Students were also assigned to groups so that the groups would be roughly equal in terms of average writing ability and similar in terms of the distribution of writing ability. This was done by means of a brief qualitative evaluation of their initial writing samples, done by the experimenter. The avoided extreme clustering of high- or low-ability students in a single group. The distribution across groups was clearly not identical, but this was not problematic. The important attribute that should be evenly distributed among the three groups is ability to improve, not ability to write. It is improvement in writing quality, not absolute writing quality, that is the variable under consideration. Of course very high-ability students who know how to plan, write, and revise already, who are comfortable with writing at length, and who can envision an audience would benefit little from the educational interventions in this study. However, it is safe to assume at this age that most students can improve their writing at least a little when helped with these things.

Students were first placed in three unlabeled groups as indicated above. The three groups were then randomly assigned as Red, Green, and Blue and associated with the three pieces of software.

Use and Usability of the Software

Observation of the students as they used the software highlighted some particular problems and successes. The difficulties they had provide guidance for making both high-level changes in design and minor refinements. The way in which they used the software also revealed how well the software's model of work flow was able to match up with and assist the cognitive process of the writer.

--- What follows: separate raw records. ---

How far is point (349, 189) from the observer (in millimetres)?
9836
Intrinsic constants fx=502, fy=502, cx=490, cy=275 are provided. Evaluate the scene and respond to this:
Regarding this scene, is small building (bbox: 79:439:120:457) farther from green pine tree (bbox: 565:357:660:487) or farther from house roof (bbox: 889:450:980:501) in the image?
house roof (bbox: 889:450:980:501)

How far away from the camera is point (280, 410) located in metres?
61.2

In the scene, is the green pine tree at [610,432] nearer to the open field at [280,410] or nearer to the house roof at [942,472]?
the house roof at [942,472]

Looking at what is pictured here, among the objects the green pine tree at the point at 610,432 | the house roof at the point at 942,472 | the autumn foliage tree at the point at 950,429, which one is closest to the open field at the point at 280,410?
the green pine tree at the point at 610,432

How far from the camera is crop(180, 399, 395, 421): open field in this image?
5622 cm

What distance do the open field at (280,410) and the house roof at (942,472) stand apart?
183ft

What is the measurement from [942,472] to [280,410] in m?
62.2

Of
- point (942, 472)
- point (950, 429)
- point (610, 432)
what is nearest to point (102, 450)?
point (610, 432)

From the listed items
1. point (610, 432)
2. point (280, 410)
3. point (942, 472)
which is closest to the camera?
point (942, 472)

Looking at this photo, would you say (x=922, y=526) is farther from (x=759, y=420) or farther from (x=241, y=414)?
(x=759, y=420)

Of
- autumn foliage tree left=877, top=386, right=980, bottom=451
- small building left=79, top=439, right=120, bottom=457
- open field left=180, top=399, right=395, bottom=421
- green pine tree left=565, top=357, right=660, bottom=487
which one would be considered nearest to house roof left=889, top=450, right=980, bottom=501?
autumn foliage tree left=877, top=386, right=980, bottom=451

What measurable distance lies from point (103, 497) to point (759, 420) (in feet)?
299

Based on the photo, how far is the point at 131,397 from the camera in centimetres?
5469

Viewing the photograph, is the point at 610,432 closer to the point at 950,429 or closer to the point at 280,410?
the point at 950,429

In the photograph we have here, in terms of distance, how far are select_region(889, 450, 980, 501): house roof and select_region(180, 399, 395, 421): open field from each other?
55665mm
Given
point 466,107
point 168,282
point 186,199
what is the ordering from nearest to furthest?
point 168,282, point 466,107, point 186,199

Children did at times converse with Eddie as they planned their stories. Children would bypass questions they didn't wish to answer but might answer others later. Sometimes, for instance, the questions about plot would all be answered "I don't know," but other replies would include description of elements which later appeared in the child's story. The two questions that ask the child to first brainstorm and then pick one or a few specific ideas usually resulted in puzzlement when they were first encountered. Children never wrote more than one story idea to begin with, so Eddie's request that the user pick one from the list was unnecessary.

At one point Eddie asks "Now would you like to talk about the characters, the place, the time, or the things that happen?" Eddie then begins asking about the specific story element the writer chooses. Eddie can understand replies such as "plot," "the things," "what happens," "the place," "the people," "the characters." One child, who was carefully reading all of the directions and thinking about each of his replies, typed in response to this question "yes." This is not a response Eddie understands in this context, so Eddie simply indicated his lack of understanding and asked the question again. The question is probably phrased poorly and this experience indicates that Eddie's handling of a response like "yes" is not adequate.

EDDIE: OK. Now we can talk about parts of the story. Now do you want to talk about the characters, the place, the time, or the things that happen?

USER: YES